Oireachtas Joint and Select Committees

Tuesday, 16 July 2019

Joint Oireachtas Committee on Communications, Climate Action and Environment

National Broadband Plan: Discussion (Resumed)

Mr. Marcus Matthews:

Technically, it is a mesh networking technology. All of the elements interlink with each other. It is exactly like a fibre cable. When a fibre cable is laid, all of the homes that it passes will be connected to that same cable and all of those houses will share that same bandwidth. These multi-gigabit broadband radios do exactly the same thing as fibre cable except they do not need the wire. That is basically how it works. Regarding the evolution of speeds, we are already seeing multi-gigabit products coming onto the market now. It is admittedly a category of short-range radio technology. On the long-range technology, however, we are already up to 200 Mbps and the conservative estimate is 500 Mbps by 2025.

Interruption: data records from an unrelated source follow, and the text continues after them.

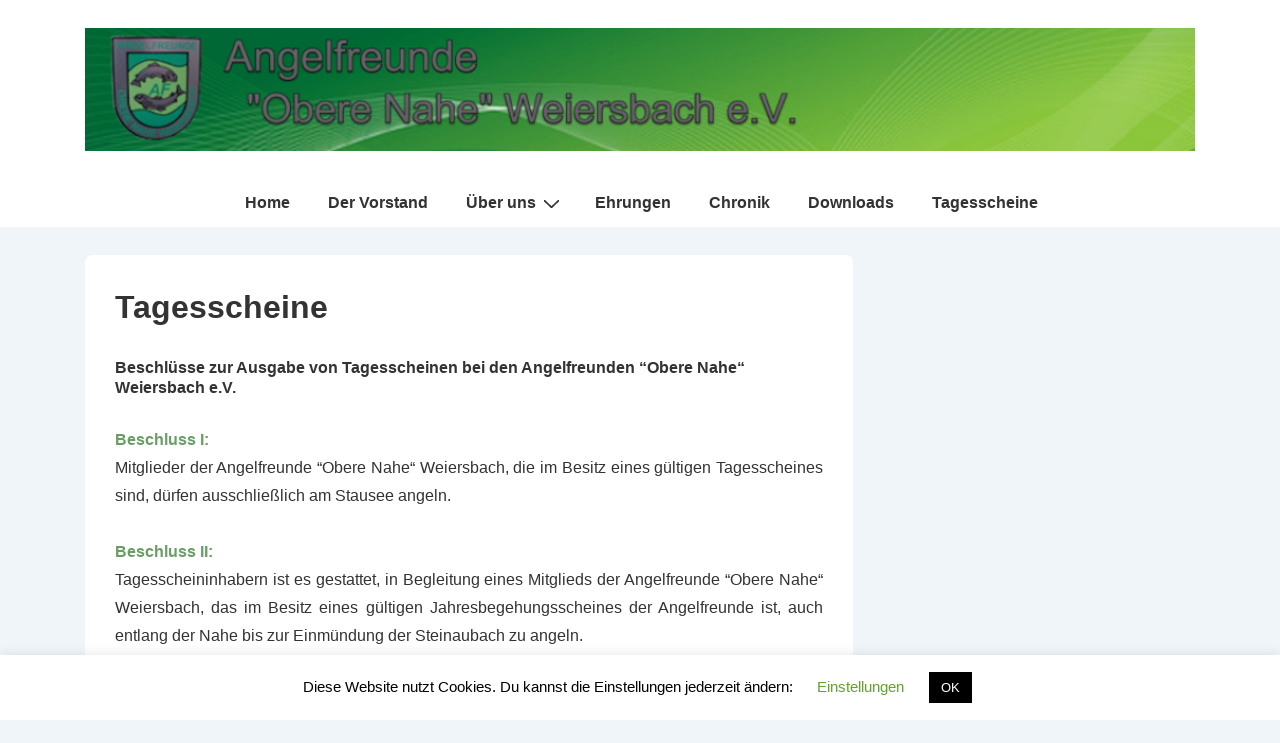

--- FILE ---
content_type: text/css
request_url: https://af-weiersbach.de/wp-content/uploads/so-css/so-css-responsive.css?ver=1553865168
body_size: 433
content:
h4 {
  padding-top: 15px;
}

strong {
  color: #699f65;
}

.alignnone.size-medium.wp-image-102 {
  margin-top: -25px;
}

.featured-title {
  font-size: 42px;
  padding-left: 6px;
  color: #157167;
}

.featured-subtitle {
  color: #157167;
}

.widget-wrapper {
  display: none;
}

#post-30.post-30.page.type-page.status-publish.hentry {
  padding-right: 115px;
}

td {
  padding: 5px;
}

a:hover {
  text-align: left;
}

.wp-block-media-text__content {
  text-align: left;
  text-indent: -25px;
}

.wp-block-media-text.alignwide {
  padding-bottom: 10px;
}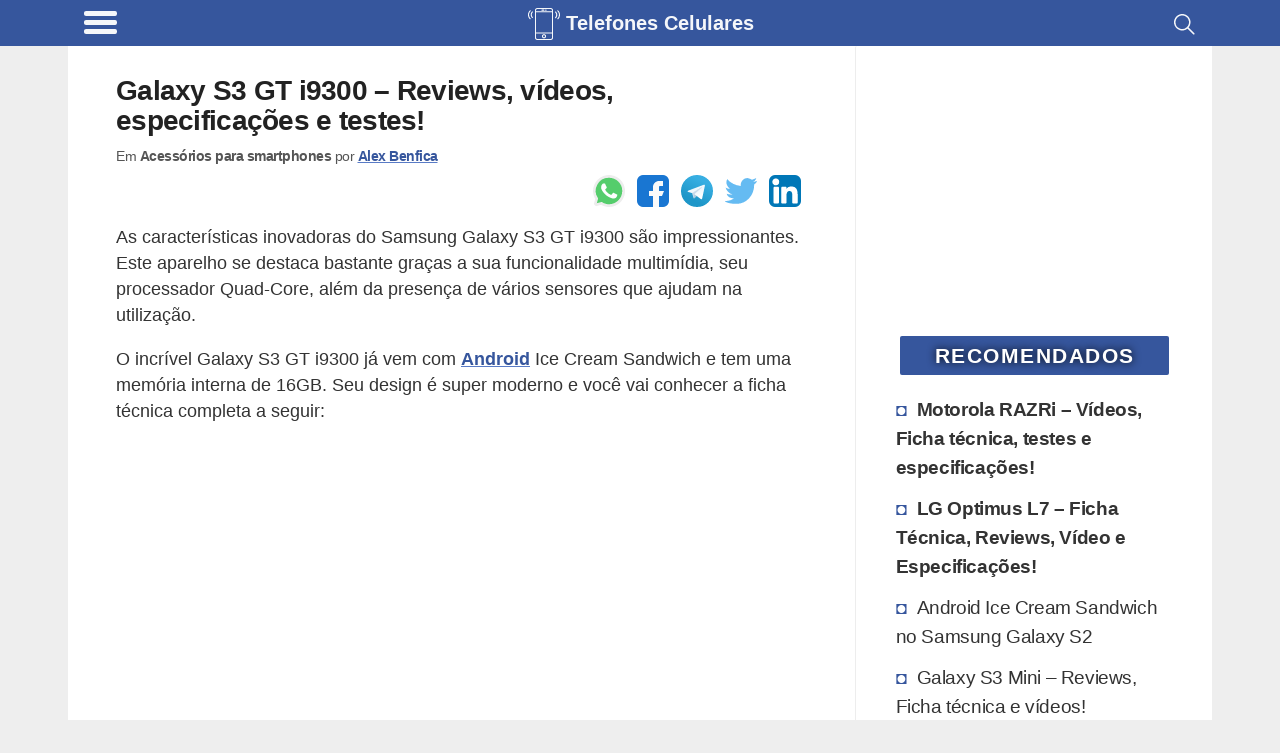

--- FILE ---
content_type: text/html; charset=utf-8
request_url: https://www.google.com/recaptcha/api2/aframe
body_size: 266
content:
<!DOCTYPE HTML><html><head><meta http-equiv="content-type" content="text/html; charset=UTF-8"></head><body><script nonce="q_ESjNZaiaejDCj98Ni00Q">/** Anti-fraud and anti-abuse applications only. See google.com/recaptcha */ try{var clients={'sodar':'https://pagead2.googlesyndication.com/pagead/sodar?'};window.addEventListener("message",function(a){try{if(a.source===window.parent){var b=JSON.parse(a.data);var c=clients[b['id']];if(c){var d=document.createElement('img');d.src=c+b['params']+'&rc='+(localStorage.getItem("rc::a")?sessionStorage.getItem("rc::b"):"");window.document.body.appendChild(d);sessionStorage.setItem("rc::e",parseInt(sessionStorage.getItem("rc::e")||0)+1);localStorage.setItem("rc::h",'1768706226210');}}}catch(b){}});window.parent.postMessage("_grecaptcha_ready", "*");}catch(b){}</script></body></html>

When I appeared before the Committee of Public Accounts I remember that there were discussions on this issue in the context of wireless technology. I heard figures mentioned of 20 Gbps. I tend to stick very close to hard research that I trust and that figure of 500 Mbps by 2025 is a very realistic. That is the evolution of where we are going. There are appendices in the back of our submission which contain information on the specifications under development. The fastest specification at the moment is just over 10 Gbps. In the context of short-range, we are seeing great speeds. To transfer that into the longer-range radios takes time. Regarding where this is going, however, and based on the technology shifts experienced to date, there is no reason to doubt that trend and trajectory will not continue.